-- TASK STATEMENT --
Reproduce every entry exactly as written.

-- DATA RECORDS --
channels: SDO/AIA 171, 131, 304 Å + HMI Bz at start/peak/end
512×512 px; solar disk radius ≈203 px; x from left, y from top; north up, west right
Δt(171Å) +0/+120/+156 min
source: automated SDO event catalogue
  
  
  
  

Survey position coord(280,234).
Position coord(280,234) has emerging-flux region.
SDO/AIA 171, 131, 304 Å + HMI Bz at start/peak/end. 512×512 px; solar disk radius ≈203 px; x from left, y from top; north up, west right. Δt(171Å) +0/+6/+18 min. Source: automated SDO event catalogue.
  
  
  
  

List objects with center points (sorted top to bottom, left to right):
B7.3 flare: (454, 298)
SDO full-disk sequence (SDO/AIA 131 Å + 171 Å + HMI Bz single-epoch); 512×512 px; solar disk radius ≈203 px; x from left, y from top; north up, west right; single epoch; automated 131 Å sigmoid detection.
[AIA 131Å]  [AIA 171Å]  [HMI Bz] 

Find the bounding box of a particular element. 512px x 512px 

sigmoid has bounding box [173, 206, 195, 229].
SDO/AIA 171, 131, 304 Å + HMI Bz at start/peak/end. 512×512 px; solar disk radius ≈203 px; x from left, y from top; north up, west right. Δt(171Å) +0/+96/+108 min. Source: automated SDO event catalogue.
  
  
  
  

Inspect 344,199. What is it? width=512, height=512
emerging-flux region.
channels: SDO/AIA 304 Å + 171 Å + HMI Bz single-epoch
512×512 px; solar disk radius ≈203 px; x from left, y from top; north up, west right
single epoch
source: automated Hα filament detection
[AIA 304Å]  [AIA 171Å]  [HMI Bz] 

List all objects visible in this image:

-- SOLUTION TO THIS TASK --
channels: SDO/AIA 171, 131, 304 Å + HMI Bz at start/peak/end
512×512 px; solar disk radius ≈203 px; x from left, y from top; north up, west right
Δt(171Å) +0/+120/+156 min
source: automated SDO event catalogue
  
  
  
  

Survey position coord(280,234).
Position coord(280,234) has emerging-flux region.
SDO/AIA 171, 131, 304 Å + HMI Bz at start/peak/end. 512×512 px; solar disk radius ≈203 px; x from left, y from top; north up, west right. Δt(171Å) +0/+6/+18 min. Source: automated SDO event catalogue.
  
  
  
  

List objects with center points (sorted top to bottom, left to right):
B7.3 flare: (454, 298)
SDO full-disk sequence (SDO/AIA 131 Å + 171 Å + HMI Bz single-epoch); 512×512 px; solar disk radius ≈203 px; x from left, y from top; north up, west right; single epoch; automated 131 Å sigmoid detection.
[AIA 131Å]  [AIA 171Å]  [HMI Bz] 

Find the bounding box of a particular element. 512px x 512px 

sigmoid has bounding box [173, 206, 195, 229].
SDO/AIA 171, 131, 304 Å + HMI Bz at start/peak/end. 512×512 px; solar disk radius ≈203 px; x from left, y from top; north up, west right. Δt(171Å) +0/+96/+108 min. Source: automated SDO event catalogue.
  
  
  
  

Inspect 344,199. What is it? width=512, height=512
emerging-flux region.
channels: SDO/AIA 304 Å + 171 Å + HMI Bz single-epoch
512×512 px; solar disk radius ≈203 px; x from left, y from top; north up, west right
single epoch
source: automated Hα filament detection
[AIA 304Å]  [AIA 171Å]  [HMI Bz] 

List all objects visible in this image:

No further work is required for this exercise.